**Exercise data**.

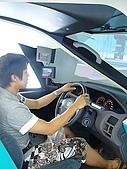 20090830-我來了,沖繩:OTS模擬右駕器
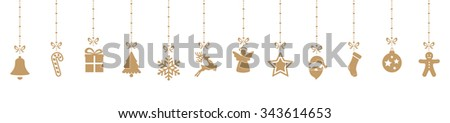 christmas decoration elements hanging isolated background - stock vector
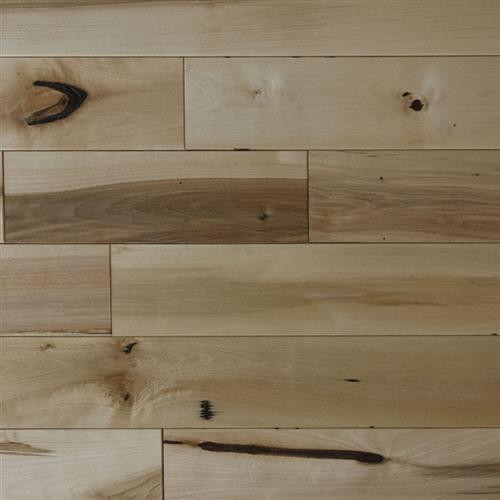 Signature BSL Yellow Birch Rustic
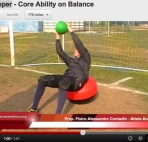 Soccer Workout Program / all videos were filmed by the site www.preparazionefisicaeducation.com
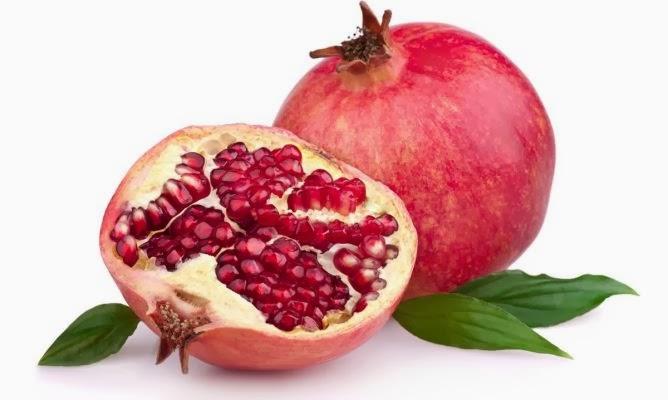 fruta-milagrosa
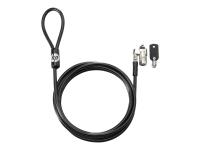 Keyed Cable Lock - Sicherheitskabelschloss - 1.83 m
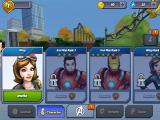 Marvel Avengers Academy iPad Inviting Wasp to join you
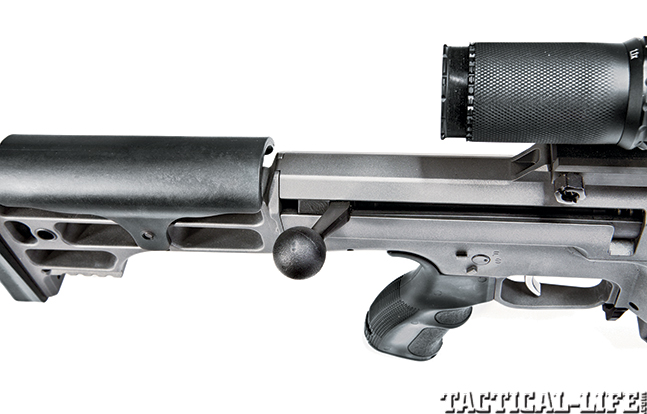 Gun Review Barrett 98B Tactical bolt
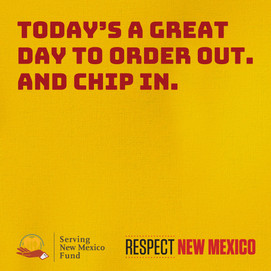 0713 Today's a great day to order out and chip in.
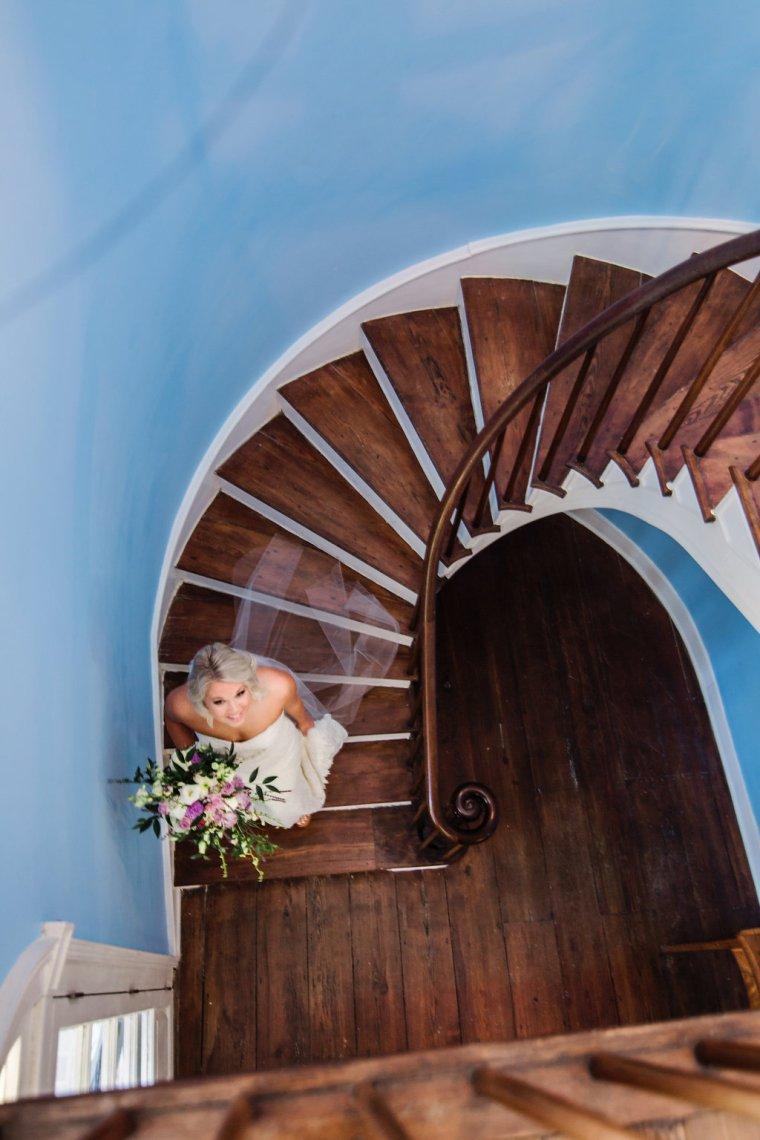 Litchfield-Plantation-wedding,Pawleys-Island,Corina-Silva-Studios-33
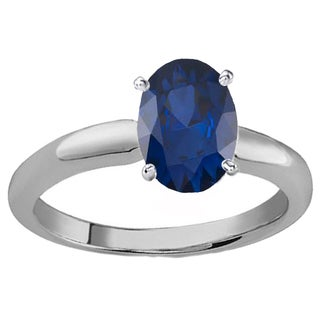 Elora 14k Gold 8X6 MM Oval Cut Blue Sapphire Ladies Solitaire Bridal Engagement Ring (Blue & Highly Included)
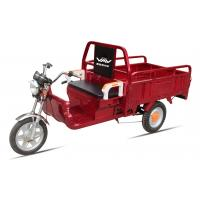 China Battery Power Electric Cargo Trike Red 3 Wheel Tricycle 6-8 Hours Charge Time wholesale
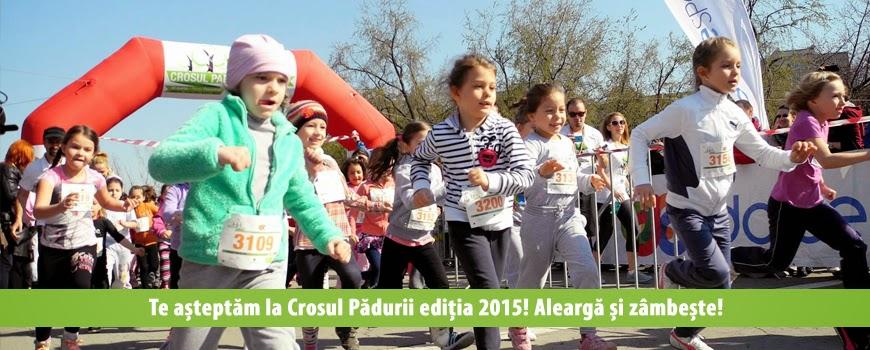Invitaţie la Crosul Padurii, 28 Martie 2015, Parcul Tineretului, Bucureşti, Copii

--

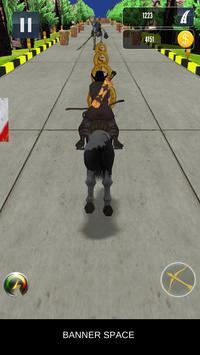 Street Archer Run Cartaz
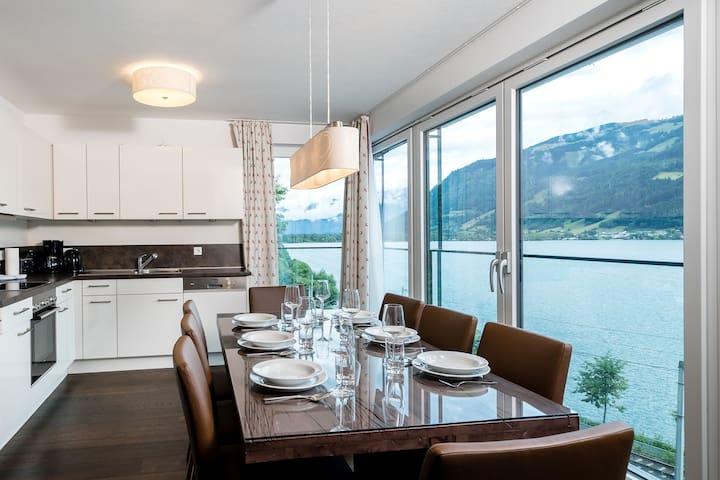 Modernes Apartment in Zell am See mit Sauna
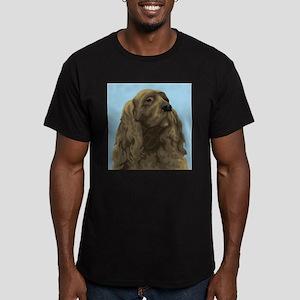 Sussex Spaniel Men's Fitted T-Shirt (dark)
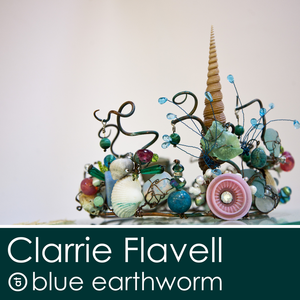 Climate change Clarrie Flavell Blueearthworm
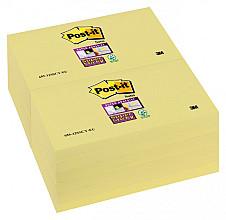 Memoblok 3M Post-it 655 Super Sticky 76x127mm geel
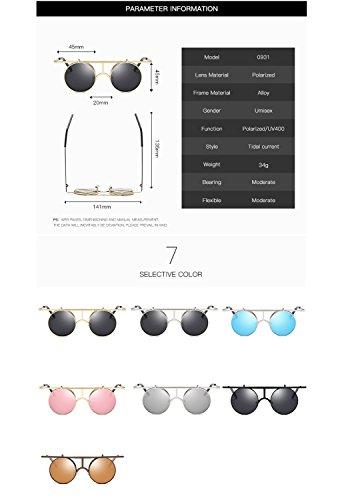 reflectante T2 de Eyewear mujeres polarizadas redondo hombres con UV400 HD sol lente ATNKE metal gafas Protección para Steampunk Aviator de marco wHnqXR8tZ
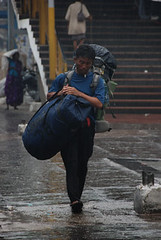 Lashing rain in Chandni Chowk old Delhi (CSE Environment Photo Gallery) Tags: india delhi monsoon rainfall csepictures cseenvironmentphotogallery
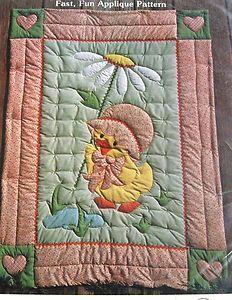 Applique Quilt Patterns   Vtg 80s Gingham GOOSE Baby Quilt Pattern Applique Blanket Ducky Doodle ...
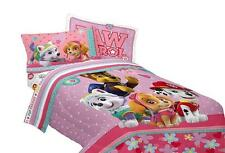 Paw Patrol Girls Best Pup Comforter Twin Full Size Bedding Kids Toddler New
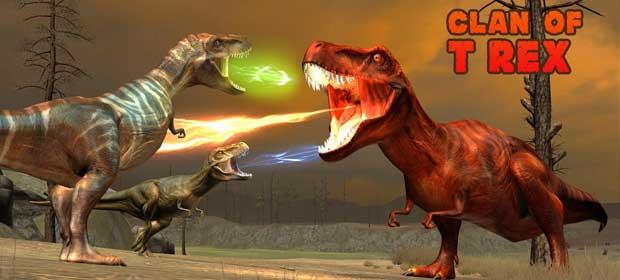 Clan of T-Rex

--

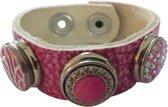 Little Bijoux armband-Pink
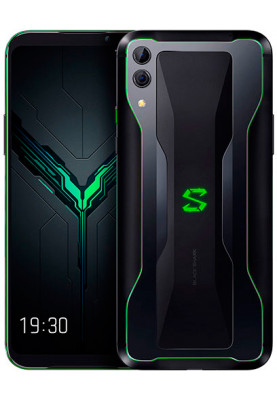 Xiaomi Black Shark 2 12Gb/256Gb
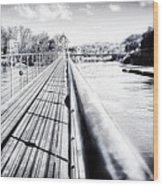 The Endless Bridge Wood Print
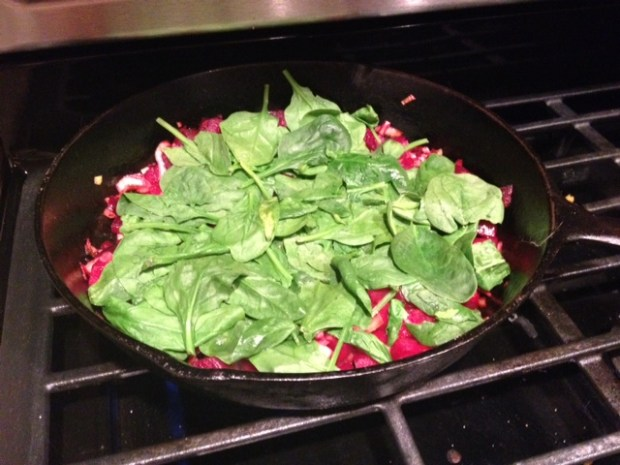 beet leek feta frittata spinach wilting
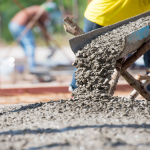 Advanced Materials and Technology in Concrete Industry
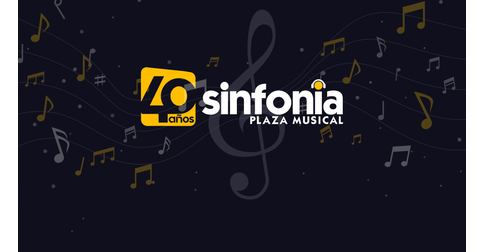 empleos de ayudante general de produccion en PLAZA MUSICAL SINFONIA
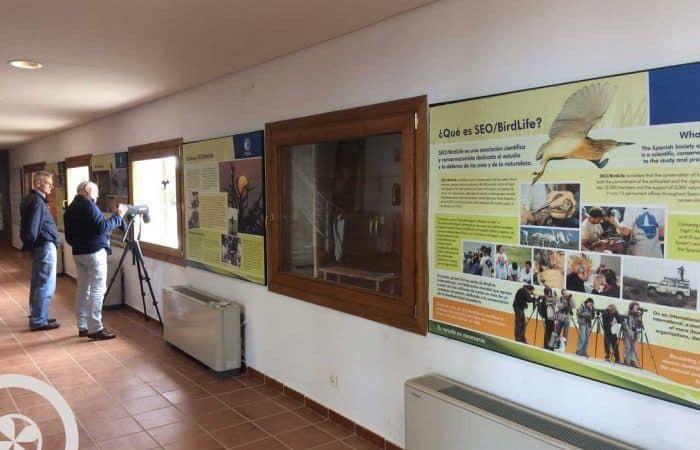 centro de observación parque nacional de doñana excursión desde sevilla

**How to complete this task**. Skipping every picture, transcribe exactly the lines above from the one containing "Memoblok 3M Post-it" through the one containing "Clan of T-Rex", both included.

**Solution**.
 Memoblok 3M Post-it 655 Super Sticky 76x127mm geel
 reflectante T2 de Eyewear mujeres polarizadas redondo hombres con UV400 HD sol lente ATNKE metal gafas Protección para Steampunk Aviator de marco wHnqXR8tZ
 Lashing rain in Chandni Chowk old Delhi (CSE Environment Photo Gallery) Tags: india delhi monsoon rainfall csepictures cseenvironmentphotogallery
 Applique Quilt Patterns   Vtg 80s Gingham GOOSE Baby Quilt Pattern Applique Blanket Ducky Doodle ...
 Paw Patrol Girls Best Pup Comforter Twin Full Size Bedding Kids Toddler New
 Clan of T-Rex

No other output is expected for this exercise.